'This is our civil rights movement': Teacher says learning Indigenous history only a first step
But when she started teaching kids from Cree communities in James Bay, she saw a gap between what she was teaching and the students in her classroom.
"When you're a teacher and you're given a curriculum that only teaches about the Algonquin people in the year 1500 … you start realizing that teaching about history in that way keeps Indigenous people as historical figures, relics of the past rather than contemporary people," said the Grades 5 and 6 special education teacher at Pierre Elliott Trudeau School in Gatineau, Que.
The goal of the conference was to get educators and teacher candidates engaged with the history of residential schools and the lasting impacts of colonialism.
"It's so important for me as a teacher to help other teachers see that this work needs to be done and help them see how it can be done," Howell explained.
"It just seemed to me that teaching about wigwams and longhouses in this isolated way … we weren't getting anywhere about learning about who we are as settlers and what our relationship is with Indigenous people."
Pivotal time for Canada
Howell put her words into practice in her own classroom, where she and her students learned about residential schools together.

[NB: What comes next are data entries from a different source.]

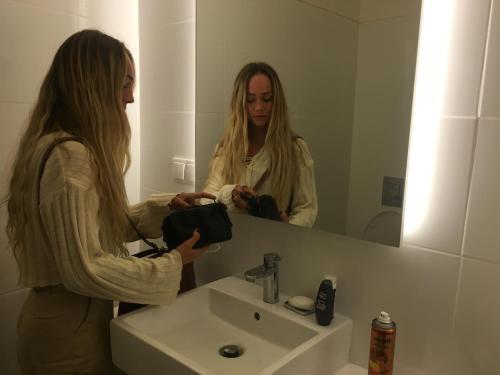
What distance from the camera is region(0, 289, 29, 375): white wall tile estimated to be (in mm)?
1573

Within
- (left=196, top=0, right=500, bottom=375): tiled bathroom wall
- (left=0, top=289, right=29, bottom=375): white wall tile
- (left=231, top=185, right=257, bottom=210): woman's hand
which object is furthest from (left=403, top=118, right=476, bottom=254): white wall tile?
(left=0, top=289, right=29, bottom=375): white wall tile

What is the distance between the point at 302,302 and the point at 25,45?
1.34 metres

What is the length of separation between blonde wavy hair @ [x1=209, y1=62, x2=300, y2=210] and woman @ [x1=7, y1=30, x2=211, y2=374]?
312 mm

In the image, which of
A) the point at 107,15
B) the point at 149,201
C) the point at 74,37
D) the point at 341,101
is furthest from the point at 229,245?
the point at 107,15

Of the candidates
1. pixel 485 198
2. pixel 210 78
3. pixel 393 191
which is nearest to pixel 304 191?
pixel 393 191

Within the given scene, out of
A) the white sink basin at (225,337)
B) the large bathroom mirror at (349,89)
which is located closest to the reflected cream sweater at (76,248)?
the white sink basin at (225,337)

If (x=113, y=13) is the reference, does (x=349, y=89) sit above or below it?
below

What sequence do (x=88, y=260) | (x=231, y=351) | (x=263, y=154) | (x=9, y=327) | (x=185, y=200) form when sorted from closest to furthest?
(x=88, y=260)
(x=231, y=351)
(x=263, y=154)
(x=185, y=200)
(x=9, y=327)

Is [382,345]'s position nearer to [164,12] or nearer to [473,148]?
[473,148]

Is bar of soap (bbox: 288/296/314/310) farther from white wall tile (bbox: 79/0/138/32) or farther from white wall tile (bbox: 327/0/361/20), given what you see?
white wall tile (bbox: 79/0/138/32)

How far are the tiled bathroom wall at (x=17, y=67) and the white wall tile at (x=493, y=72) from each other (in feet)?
4.79

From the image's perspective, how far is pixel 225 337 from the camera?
132 cm

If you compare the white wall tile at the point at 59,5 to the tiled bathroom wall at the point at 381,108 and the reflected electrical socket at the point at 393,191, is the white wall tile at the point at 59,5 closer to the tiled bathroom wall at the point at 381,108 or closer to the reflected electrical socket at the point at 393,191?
the tiled bathroom wall at the point at 381,108

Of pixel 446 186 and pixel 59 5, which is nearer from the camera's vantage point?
pixel 446 186
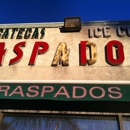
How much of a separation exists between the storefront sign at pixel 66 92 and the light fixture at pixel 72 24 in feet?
7.32

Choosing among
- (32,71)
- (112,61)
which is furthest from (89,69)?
(32,71)

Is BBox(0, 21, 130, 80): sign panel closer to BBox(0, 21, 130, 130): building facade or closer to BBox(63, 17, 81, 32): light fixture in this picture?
BBox(0, 21, 130, 130): building facade

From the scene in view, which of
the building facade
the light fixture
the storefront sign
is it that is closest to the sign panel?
the building facade

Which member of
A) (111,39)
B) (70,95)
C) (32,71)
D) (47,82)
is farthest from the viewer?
(111,39)

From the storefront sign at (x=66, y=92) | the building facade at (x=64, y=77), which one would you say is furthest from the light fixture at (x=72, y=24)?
the storefront sign at (x=66, y=92)

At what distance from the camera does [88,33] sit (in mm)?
6898

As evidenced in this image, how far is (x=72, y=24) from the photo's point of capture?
6.96m

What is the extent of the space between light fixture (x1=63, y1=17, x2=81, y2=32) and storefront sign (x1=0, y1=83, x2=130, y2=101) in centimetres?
223

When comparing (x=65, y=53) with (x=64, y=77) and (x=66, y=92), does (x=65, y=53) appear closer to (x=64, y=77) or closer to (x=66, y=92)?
(x=64, y=77)

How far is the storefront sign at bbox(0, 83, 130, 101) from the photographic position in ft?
15.9

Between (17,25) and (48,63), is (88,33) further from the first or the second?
(17,25)

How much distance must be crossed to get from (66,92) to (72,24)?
2.78 metres

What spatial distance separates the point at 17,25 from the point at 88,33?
2.48 metres

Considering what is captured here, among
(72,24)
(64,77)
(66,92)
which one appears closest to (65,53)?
(64,77)
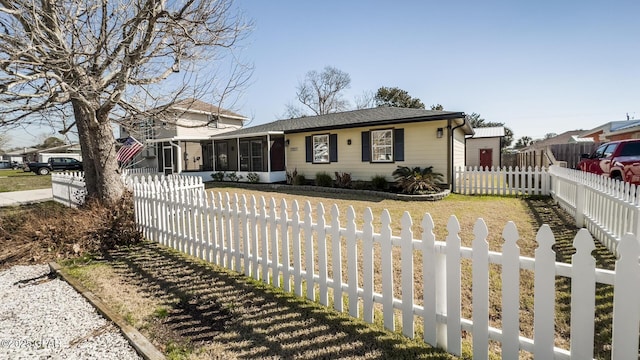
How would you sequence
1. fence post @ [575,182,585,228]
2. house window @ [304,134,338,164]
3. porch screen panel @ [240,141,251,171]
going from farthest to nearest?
porch screen panel @ [240,141,251,171] < house window @ [304,134,338,164] < fence post @ [575,182,585,228]

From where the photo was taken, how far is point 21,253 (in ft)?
17.1

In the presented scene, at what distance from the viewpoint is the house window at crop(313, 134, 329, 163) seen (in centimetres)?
1496

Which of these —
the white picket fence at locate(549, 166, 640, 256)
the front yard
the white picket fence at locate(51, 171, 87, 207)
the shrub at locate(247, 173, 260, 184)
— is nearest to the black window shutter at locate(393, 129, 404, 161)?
the white picket fence at locate(549, 166, 640, 256)

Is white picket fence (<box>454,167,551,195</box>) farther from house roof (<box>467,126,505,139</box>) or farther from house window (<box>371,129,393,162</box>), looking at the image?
house roof (<box>467,126,505,139</box>)

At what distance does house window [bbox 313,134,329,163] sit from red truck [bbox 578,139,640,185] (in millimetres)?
10269

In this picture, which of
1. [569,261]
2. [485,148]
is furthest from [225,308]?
[485,148]

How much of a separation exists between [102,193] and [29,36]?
3.14 meters

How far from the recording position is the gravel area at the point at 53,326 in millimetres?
2596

"I have to say the non-Indigenous children were so angry," she said.
"They were so angry that … they had never learned about this before. They didn't understand why they were being lied to. One of my favourite quotes from one of my kids was, 'How could I be in Grade 6 and not know this? Why is this such a secret?'"
Howell said it is important that Canadians learn the history, so that it is not a taboo subject to future generations.
"This is our civil rights movement," she said. "This is a pivotal time in Canadian history where every single Canadian needs to be involved in changing the way that our history has gone. We might not be able to change the past, but how the future goes is up to us."